Consigne A — Repérez dans les données ci-dessous chaque ligne contenant la chaîne « leopard », puis recopiez ces lignes.

Extrait de page —

Publié le 03 juillet 2014 par Podcastjournal @Podcast_Journal
Nous sommes en l’an 79 après Jésus-Christ. L’empire romain, le plus grand empire que le monde n’ait jamais connu, est presque à son apogée. Mais la Nature s’apprête à lui donner une terrible leçon d’humilité. Dans moins de 24 heures, Pompéi et Herculanum seront rayées de la carte, frappées par l’un des pires cataclysmes de l’antiquité. Le coupable est un volcan: le Vésuve. L’histoire a officiellement fixé la date du drame au 24 août 79. Mais les archéologues qui ont retrouvé à Pompéi un denier frappé de la XVe salutation impériale de Titus dont on sait qu’elle s’est déroulée le 8 septembre 79, situent désormais la tragédie en octobre de la même année.

Données fournies —
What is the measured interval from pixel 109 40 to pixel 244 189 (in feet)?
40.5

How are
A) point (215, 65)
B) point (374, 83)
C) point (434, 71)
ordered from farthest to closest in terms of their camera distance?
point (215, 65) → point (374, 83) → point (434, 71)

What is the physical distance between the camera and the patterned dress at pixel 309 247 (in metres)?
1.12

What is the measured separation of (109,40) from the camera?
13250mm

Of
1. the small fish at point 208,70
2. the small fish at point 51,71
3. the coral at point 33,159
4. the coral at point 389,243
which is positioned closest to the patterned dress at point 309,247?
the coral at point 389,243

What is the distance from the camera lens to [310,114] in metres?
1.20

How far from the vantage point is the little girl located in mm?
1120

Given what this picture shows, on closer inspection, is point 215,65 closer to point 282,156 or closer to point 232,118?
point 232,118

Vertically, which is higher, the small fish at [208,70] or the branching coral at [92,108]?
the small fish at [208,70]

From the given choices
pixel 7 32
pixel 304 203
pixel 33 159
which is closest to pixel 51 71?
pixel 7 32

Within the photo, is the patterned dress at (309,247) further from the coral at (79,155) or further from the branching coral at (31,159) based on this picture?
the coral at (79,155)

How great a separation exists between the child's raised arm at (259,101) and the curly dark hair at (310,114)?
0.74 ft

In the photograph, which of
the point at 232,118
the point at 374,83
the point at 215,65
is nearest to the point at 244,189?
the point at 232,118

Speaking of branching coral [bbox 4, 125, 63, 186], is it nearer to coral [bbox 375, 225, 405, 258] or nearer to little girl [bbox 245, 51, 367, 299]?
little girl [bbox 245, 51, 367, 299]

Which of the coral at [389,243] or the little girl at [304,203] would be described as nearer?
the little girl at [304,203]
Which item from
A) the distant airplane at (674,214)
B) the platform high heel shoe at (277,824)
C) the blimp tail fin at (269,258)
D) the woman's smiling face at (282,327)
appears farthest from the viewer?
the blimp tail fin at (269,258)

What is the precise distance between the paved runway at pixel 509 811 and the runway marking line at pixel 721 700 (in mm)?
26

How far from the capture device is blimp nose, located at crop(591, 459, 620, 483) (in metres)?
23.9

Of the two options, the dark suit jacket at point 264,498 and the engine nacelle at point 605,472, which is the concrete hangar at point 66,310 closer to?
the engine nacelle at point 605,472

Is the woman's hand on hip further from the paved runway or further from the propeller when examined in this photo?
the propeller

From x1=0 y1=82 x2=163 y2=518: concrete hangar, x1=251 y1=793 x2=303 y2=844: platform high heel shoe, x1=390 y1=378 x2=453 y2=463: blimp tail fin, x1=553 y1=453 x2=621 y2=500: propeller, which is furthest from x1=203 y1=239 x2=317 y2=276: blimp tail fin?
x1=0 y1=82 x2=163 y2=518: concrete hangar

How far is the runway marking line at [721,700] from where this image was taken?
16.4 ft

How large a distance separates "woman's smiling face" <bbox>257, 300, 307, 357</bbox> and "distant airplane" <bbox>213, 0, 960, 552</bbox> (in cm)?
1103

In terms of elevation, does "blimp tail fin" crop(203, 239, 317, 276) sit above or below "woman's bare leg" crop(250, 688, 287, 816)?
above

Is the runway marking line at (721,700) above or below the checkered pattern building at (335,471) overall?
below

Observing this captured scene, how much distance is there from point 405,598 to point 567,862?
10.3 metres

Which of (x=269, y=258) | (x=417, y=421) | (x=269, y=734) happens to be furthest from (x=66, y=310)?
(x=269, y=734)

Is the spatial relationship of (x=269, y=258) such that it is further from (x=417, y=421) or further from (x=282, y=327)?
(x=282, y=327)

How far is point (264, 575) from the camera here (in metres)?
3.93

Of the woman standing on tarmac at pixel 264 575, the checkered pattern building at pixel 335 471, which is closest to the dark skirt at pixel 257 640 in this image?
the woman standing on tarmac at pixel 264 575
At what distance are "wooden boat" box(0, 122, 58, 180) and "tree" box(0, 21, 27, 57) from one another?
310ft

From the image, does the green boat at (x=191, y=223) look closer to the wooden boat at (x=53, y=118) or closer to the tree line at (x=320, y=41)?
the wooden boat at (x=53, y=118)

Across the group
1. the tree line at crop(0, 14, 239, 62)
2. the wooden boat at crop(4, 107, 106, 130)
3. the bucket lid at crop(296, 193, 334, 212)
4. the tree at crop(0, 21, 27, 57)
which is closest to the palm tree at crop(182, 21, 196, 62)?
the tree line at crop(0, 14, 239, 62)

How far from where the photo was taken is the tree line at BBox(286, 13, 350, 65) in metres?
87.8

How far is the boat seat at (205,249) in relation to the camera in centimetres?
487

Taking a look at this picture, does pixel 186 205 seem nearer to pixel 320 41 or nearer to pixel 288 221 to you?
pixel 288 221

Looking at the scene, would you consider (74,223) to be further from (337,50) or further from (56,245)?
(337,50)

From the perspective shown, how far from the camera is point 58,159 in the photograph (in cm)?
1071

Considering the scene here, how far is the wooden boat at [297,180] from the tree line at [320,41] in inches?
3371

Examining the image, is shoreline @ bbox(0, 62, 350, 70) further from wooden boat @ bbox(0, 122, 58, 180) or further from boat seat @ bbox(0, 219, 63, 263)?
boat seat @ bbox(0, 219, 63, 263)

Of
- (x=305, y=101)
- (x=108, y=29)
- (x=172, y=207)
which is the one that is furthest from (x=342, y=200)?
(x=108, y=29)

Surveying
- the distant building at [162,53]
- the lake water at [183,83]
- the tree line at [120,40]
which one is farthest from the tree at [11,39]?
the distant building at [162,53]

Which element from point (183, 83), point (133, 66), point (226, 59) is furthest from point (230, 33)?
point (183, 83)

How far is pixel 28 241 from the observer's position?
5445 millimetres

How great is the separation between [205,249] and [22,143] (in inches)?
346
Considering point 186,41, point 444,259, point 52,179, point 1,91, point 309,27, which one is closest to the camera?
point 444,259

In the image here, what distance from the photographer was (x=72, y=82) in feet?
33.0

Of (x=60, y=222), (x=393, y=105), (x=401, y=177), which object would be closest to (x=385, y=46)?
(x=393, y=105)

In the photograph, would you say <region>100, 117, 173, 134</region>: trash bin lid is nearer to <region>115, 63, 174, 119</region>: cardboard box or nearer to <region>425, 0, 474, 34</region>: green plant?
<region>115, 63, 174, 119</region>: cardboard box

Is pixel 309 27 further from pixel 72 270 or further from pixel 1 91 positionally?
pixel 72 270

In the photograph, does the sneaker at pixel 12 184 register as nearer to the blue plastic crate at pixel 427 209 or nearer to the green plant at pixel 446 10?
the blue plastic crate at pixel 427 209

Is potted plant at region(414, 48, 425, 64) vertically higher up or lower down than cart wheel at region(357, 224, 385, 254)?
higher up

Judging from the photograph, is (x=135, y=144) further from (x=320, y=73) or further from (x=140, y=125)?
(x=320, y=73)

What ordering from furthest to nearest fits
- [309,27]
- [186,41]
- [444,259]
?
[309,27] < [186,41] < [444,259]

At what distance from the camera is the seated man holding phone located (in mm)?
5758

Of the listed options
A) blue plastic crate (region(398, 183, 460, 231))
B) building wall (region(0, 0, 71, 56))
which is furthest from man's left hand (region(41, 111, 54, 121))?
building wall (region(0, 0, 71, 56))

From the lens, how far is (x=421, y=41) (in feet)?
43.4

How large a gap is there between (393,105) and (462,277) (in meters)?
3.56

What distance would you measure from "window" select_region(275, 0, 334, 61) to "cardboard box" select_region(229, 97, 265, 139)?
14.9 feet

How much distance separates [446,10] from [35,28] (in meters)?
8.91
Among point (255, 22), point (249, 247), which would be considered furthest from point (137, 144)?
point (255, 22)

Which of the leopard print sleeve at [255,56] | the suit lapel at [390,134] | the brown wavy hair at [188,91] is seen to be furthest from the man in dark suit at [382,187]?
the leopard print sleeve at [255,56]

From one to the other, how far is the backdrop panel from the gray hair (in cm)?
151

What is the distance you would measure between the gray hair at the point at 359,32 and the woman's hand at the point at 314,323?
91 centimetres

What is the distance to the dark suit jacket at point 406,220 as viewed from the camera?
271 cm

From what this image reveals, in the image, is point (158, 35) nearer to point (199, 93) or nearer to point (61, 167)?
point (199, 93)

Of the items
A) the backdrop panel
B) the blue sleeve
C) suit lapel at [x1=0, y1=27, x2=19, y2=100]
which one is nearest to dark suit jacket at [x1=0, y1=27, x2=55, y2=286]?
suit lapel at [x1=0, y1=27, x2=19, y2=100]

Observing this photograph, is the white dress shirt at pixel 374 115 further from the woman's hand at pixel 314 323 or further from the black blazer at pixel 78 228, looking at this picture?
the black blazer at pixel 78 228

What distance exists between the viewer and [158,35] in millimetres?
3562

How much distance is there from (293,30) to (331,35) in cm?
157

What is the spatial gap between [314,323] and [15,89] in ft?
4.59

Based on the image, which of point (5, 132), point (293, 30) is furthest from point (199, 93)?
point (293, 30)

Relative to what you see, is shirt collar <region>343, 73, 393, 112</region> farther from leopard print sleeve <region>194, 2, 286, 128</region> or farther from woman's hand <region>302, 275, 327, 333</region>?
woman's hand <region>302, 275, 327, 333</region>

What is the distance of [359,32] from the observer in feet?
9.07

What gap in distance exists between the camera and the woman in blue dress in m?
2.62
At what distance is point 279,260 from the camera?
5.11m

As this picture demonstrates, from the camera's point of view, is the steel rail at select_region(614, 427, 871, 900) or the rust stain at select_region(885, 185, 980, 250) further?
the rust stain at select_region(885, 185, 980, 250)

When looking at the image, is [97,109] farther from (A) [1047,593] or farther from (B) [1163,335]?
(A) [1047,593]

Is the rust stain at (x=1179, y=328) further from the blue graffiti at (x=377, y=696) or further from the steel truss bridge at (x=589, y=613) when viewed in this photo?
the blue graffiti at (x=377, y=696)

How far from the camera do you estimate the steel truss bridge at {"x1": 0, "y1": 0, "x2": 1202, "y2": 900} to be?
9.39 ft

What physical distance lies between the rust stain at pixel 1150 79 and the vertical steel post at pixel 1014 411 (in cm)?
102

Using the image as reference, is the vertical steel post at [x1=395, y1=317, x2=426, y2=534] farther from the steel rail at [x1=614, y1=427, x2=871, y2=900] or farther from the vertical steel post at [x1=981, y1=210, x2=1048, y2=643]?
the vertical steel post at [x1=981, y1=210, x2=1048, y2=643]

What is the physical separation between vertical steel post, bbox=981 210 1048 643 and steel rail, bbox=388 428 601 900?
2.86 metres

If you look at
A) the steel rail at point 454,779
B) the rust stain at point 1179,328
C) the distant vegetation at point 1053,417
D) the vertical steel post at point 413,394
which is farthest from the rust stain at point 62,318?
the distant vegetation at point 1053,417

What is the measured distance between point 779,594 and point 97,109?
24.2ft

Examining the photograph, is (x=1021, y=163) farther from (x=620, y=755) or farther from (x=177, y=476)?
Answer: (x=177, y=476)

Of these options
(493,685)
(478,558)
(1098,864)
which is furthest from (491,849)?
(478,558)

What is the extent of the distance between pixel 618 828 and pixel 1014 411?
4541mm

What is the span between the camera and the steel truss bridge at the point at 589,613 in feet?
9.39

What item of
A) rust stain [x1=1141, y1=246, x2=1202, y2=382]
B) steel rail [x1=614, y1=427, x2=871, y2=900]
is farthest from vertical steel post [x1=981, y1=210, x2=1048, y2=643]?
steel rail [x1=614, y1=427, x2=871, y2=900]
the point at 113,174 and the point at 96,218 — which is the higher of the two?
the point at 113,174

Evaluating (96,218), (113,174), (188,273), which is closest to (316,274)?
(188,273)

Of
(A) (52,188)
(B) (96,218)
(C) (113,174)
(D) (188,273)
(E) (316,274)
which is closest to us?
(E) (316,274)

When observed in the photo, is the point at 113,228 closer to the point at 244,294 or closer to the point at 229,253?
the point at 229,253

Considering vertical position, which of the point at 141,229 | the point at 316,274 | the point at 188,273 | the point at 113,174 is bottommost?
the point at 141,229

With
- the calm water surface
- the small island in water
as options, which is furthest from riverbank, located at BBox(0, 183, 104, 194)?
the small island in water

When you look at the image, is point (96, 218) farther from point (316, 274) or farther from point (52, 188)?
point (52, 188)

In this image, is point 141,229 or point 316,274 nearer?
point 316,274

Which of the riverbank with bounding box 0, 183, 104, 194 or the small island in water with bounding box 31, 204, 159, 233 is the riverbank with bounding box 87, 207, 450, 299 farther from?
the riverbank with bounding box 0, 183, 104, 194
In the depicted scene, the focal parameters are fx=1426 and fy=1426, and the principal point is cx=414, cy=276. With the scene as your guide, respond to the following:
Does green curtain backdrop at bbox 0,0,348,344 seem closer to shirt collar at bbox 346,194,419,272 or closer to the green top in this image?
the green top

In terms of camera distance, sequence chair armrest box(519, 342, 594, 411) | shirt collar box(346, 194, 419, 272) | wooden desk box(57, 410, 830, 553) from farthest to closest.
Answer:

Consigne B — Imprimez le passage de l’extrait sur Pompéi situé entre « Publié le 03 » et « la même année. », bornes incluses.

Corrigé A —
Which of the leopard print sleeve at [255,56] | the suit lapel at [390,134] | the brown wavy hair at [188,91] is seen to be furthest from the man in dark suit at [382,187]?
the leopard print sleeve at [255,56]
Relative to what you see, is shirt collar <region>343, 73, 393, 112</region> farther from leopard print sleeve <region>194, 2, 286, 128</region> or farther from woman's hand <region>302, 275, 327, 333</region>?

Corrigé B —
Publié le 03 juillet 2014 par Podcastjournal @Podcast_Journal
Nous sommes en l’an 79 après Jésus-Christ. L’empire romain, le plus grand empire que le monde n’ait jamais connu, est presque à son apogée. Mais la Nature s’apprête à lui donner une terrible leçon d’humilité. Dans moins de 24 heures, Pompéi et Herculanum seront rayées de la carte, frappées par l’un des pires cataclysmes de l’antiquité. Le coupable est un volcan: le Vésuve. L’histoire a officiellement fixé la date du drame au 24 août 79. Mais les archéologues qui ont retrouvé à Pompéi un denier frappé de la XVe salutation impériale de Titus dont on sait qu’elle s’est déroulée le 8 septembre 79, situent désormais la tragédie en octobre de la même année.